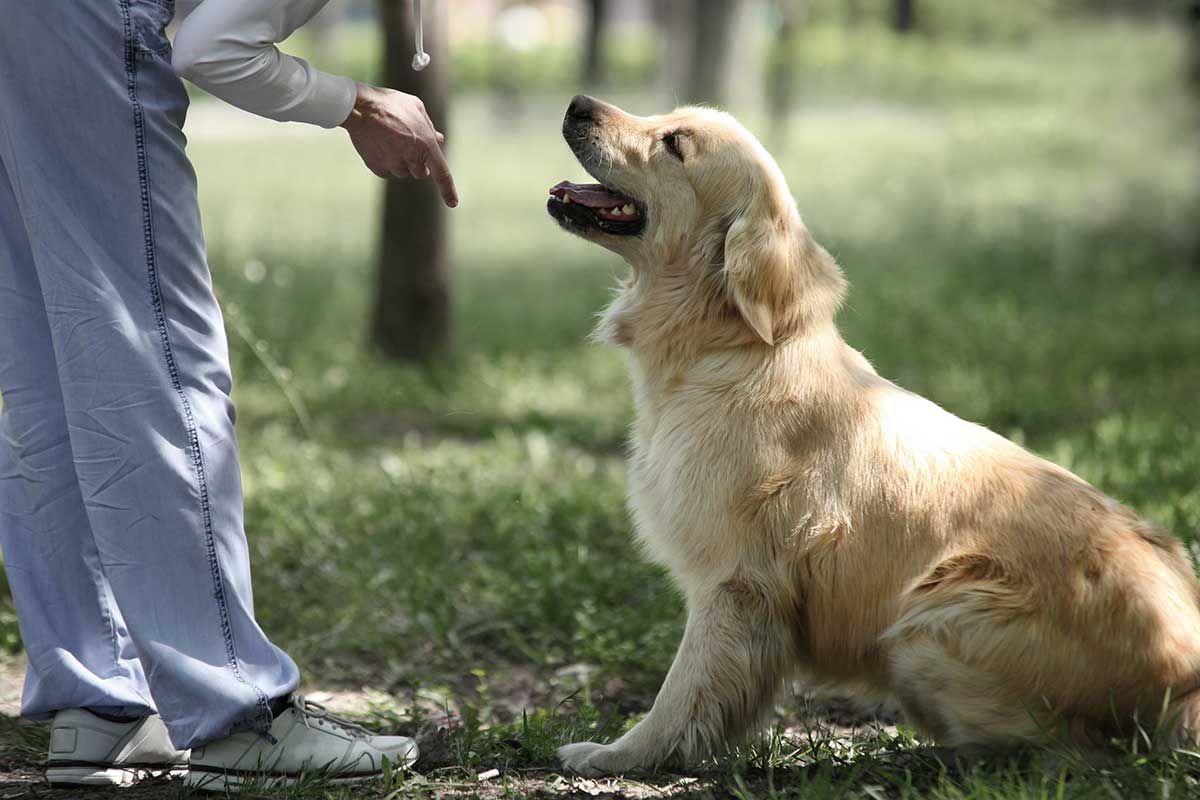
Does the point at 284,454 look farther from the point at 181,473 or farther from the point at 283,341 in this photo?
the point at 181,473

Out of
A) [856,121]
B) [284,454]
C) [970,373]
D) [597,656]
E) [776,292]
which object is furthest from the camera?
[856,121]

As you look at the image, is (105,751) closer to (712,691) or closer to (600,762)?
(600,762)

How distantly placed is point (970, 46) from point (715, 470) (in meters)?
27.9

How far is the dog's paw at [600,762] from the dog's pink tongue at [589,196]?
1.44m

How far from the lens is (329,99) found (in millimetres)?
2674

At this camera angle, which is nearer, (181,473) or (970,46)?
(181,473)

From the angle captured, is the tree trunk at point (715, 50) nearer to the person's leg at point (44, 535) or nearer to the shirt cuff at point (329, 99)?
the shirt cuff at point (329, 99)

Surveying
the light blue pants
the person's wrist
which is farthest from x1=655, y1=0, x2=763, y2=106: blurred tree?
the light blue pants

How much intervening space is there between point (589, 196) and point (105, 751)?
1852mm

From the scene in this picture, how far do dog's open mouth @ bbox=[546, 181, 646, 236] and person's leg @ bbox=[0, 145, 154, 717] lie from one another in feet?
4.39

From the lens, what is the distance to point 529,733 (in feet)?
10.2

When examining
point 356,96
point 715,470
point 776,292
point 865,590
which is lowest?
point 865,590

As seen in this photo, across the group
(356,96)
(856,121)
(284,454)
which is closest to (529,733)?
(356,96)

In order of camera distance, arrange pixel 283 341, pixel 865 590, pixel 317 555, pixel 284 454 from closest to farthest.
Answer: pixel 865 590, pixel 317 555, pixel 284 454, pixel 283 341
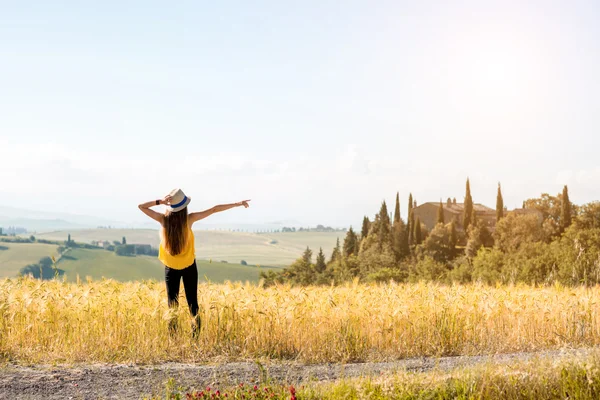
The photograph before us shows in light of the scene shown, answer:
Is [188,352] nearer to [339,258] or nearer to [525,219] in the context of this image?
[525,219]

* * *

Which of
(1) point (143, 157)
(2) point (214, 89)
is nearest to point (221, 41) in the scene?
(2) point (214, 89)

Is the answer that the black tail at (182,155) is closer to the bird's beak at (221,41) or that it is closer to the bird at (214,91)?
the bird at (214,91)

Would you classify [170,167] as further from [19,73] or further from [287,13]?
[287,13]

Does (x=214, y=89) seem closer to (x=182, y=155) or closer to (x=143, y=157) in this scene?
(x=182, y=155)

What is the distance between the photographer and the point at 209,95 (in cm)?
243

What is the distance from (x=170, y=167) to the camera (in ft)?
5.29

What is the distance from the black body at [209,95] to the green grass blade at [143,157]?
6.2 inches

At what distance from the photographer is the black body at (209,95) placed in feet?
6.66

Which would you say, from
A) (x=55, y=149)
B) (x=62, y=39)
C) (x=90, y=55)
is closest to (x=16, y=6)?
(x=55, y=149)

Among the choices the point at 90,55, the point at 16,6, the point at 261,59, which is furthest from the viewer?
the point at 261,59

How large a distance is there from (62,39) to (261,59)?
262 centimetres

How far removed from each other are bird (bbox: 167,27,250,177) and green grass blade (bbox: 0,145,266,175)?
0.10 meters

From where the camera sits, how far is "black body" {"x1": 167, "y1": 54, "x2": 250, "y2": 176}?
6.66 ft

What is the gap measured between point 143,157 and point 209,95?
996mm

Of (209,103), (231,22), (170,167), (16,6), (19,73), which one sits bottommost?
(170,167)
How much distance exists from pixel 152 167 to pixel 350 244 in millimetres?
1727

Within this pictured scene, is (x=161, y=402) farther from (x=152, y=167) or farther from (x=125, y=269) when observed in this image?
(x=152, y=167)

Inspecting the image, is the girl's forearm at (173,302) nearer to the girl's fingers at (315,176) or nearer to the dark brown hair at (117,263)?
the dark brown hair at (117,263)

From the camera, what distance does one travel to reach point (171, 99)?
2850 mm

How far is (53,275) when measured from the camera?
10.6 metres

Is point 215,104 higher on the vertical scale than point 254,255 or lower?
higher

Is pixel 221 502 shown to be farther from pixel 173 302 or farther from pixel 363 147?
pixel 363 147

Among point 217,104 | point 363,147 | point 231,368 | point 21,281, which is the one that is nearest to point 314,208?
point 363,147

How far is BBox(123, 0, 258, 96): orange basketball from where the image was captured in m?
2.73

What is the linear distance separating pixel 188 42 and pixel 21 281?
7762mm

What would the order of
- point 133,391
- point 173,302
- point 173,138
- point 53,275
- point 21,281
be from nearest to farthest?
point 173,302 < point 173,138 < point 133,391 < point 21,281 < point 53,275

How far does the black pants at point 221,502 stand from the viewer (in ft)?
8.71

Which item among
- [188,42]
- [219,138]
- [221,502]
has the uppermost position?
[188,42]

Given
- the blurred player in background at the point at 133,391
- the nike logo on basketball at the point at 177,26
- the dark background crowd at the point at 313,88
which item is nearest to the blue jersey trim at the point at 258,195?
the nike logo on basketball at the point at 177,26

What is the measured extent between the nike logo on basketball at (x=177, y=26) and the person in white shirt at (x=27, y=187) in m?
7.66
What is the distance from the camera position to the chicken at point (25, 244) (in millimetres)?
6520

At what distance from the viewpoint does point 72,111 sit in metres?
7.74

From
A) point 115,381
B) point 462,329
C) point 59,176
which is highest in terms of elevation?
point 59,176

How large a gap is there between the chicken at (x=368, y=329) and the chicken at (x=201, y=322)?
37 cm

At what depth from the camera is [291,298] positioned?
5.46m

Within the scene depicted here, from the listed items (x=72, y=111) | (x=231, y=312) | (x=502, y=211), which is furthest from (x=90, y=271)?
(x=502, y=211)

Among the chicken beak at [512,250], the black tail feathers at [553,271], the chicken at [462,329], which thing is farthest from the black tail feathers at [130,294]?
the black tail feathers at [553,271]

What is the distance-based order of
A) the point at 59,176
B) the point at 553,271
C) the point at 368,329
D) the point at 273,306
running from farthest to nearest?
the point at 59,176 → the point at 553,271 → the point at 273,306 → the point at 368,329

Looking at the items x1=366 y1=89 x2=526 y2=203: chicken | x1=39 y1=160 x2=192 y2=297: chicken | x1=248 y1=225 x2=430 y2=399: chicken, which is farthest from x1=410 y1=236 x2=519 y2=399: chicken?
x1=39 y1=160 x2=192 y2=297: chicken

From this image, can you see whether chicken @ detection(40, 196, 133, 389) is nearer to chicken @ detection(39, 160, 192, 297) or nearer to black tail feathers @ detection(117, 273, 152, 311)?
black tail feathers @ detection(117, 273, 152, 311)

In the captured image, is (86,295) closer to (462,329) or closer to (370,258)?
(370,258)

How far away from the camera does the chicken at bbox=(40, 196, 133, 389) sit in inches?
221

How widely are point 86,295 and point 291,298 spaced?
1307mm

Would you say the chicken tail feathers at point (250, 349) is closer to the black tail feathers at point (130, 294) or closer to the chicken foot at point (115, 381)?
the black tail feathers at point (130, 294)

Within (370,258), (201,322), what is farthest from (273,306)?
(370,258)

=== Given request ===
Pull out each line above that contains the word "captured", and copy every such line in full.

=== Complete output ===
From the angle captured, is the tree trunk at point (715, 50) nearer to the person's leg at point (44, 535) or nearer to the shirt cuff at point (329, 99)?
How far is BBox(123, 0, 258, 96): orange basketball from where the image was captured in m?
In the captured image, is (86,295) closer to (462,329) or closer to (370,258)?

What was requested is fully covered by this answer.